## WHAT IS EXPECTED
Pick out every line in the records below that contains the string "trunk", matching its case exactly, and copy each of those lines.

## MATERIAL FOR THE TASK
— start —
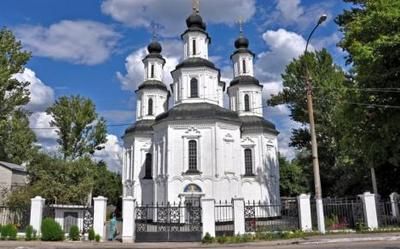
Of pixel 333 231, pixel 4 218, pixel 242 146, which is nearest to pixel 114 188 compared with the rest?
pixel 242 146

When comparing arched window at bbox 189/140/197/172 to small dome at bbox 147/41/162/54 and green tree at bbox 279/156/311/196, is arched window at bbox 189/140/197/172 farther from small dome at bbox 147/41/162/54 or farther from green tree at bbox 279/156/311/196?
green tree at bbox 279/156/311/196

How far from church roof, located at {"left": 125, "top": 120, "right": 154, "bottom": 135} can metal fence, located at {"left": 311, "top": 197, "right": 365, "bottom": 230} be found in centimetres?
2341

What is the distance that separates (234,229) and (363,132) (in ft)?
26.9

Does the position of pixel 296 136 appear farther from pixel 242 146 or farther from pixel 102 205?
pixel 102 205

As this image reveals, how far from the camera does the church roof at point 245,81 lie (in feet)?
138

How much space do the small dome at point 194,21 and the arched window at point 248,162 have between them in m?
13.2

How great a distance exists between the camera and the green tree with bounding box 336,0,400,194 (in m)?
17.2

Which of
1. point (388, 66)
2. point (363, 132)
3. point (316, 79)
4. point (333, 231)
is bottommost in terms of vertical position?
point (333, 231)

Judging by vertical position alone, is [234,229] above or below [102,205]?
below

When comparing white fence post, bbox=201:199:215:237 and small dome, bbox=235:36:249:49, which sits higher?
small dome, bbox=235:36:249:49

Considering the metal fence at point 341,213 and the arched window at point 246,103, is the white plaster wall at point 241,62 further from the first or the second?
the metal fence at point 341,213

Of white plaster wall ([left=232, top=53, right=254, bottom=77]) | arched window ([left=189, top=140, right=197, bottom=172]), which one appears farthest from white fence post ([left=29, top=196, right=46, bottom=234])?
white plaster wall ([left=232, top=53, right=254, bottom=77])

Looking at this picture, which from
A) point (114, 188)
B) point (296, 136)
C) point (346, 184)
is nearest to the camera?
point (346, 184)

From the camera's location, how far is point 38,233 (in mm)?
19141
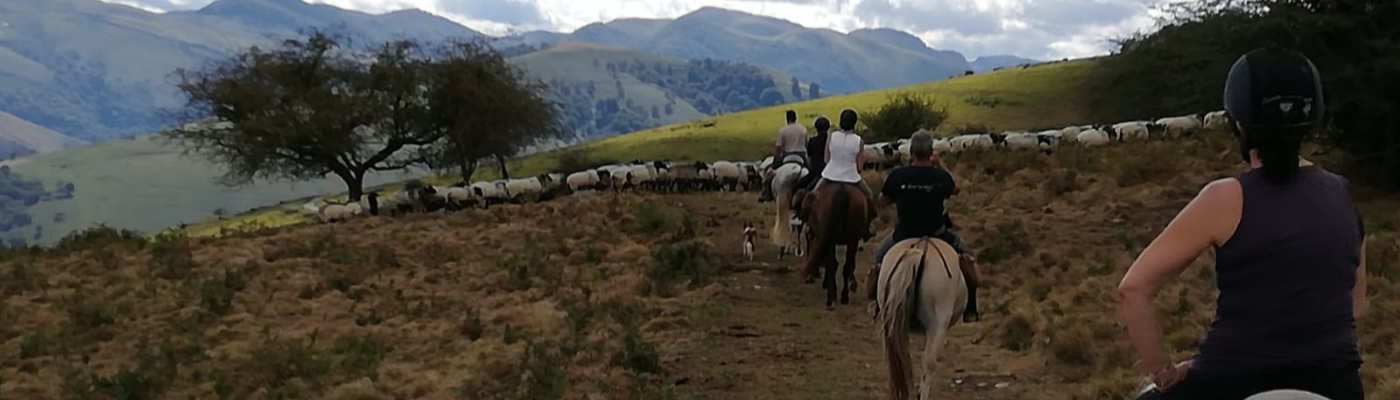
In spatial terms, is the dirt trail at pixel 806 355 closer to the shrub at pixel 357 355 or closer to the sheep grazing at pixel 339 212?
the shrub at pixel 357 355

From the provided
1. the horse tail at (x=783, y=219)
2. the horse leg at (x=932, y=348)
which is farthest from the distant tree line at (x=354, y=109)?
the horse leg at (x=932, y=348)

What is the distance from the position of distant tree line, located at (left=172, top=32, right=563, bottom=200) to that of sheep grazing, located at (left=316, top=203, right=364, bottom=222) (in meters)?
9.24

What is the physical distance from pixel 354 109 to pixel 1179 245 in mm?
38516

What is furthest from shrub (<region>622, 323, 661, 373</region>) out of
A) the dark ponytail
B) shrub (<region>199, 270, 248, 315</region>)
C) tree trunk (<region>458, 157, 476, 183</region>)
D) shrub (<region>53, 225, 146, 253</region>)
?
tree trunk (<region>458, 157, 476, 183</region>)

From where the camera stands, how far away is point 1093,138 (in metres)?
31.2

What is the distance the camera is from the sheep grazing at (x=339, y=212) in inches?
1110

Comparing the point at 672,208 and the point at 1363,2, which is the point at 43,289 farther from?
the point at 1363,2

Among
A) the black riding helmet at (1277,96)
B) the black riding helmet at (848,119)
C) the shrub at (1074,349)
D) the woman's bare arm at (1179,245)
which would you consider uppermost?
the black riding helmet at (1277,96)

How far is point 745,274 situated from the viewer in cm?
1598

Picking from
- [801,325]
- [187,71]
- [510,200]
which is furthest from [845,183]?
[187,71]

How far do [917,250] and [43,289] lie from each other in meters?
13.8

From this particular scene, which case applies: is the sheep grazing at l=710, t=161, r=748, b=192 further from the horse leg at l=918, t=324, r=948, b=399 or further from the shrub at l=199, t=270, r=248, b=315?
the horse leg at l=918, t=324, r=948, b=399

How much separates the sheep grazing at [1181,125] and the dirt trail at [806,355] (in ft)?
67.3

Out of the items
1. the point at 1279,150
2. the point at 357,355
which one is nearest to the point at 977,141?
the point at 357,355
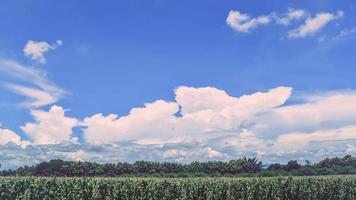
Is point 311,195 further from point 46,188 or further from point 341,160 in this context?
point 341,160

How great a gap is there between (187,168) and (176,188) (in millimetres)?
30208

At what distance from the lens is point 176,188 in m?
38.3

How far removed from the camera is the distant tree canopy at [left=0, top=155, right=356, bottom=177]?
58.7 meters

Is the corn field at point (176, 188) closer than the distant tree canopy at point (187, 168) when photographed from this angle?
Yes

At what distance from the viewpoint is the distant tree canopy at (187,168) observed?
192 feet

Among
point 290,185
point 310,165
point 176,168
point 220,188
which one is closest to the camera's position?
point 220,188

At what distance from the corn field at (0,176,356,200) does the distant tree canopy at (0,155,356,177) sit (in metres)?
11.6

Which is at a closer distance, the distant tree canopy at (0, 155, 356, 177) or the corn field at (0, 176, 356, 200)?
the corn field at (0, 176, 356, 200)

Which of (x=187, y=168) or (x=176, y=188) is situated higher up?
(x=187, y=168)

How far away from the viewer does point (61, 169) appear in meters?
59.9

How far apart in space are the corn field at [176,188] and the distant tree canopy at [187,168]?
11580 mm

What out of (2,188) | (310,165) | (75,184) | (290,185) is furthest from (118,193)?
(310,165)

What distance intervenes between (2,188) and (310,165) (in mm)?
53464

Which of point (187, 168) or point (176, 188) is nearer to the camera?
point (176, 188)
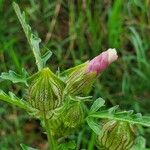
— end —
## RESPONSE
C) tree trunk (<region>458, 157, 476, 183</region>)
tree trunk (<region>458, 157, 476, 183</region>)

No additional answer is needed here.